Possibly an okay drive for backing up an ultrabook/MacBook Air/13-inch Retina MBP or anything else with a 128 GB SSD... but I don't see a ton of use for this other than single-snapshot SSD backups.
At USB 2.0 speeds, you're going to be waiting an eon to read or write that much data. This is one of those that would be ultra hot if it was USB 3.0, lukewarm at USB 2.0. And I'm including the Staples Rewards in that critique.
Staples wants $109 for the Sandisk USB 3.0 version... with only half the storage at 64 GB.
Danzilla
Broke Member
posted: Jan. 23, 2013 @ 2:28a
asuka said: Possibly an okay drive for backing up an ultrabook/MacBook Air/13-inch Retina MBP or anything else with a 128 GB SSD... but I don't see a ton of use for this other than single-snapshot SSD backups.
At USB 2.0 speeds, you're going to be waiting an eon to read or write that much data.
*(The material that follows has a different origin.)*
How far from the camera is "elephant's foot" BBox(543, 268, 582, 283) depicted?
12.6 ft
This is one of those that would be ultra hot if it was USB 3.0, lukewarm at USB 2.0. And I'm including the Staples Rewards in that critique.
Staples wants $109 for the Sandisk USB 3.0 version... with only half the storage at 64 GB.Depends on what you use them for. Can load it up with a bunch of movies and never worry about it again. Sure USB2 takes some time to write the whole things, but seriously most people never do that, except maybe at first when you load most of your collection of must have files on it. So the first time loading it up you just walk away and leave it or do it before you go to bed and no wait at all!
asuka
Senior Member
posted: Jan. 23, 2013 @ 2:36a
Perhaps for movie storage, but I wouldn't primary-store them on it. Flash drives tend to be as failure prone as hard drives in my office.
Like I said, lukewarm, I can see some uses where I would enjoy it, but I have a stack of portable WD 2 TB USB 3 HDDs from BB yesterday that just make this seem slow, small, and overpriced
asuka
Senior Member
posted: Jan. 24, 2013 @ 2:18a
Wound up getting one for myself. I think I was pessimistic because I didn't want to spend the money. People have been universally shocked when they saw me toting it around after I told them it was under $50 after rewards.
Mainly going to put my iTunes and XBMC libraries on it so I can pull this out of my pocket, when grabbing the hard drive for my MacBook Air wouldn't be convenient.
Using it with NTFS and Tuxera which I got for free with Seagate FreeAgent. ExFAT on Mac is still unreliable as sin.
Price was not valid in store, but price matching the site was no problem. Staples rewards coupon attached without incident.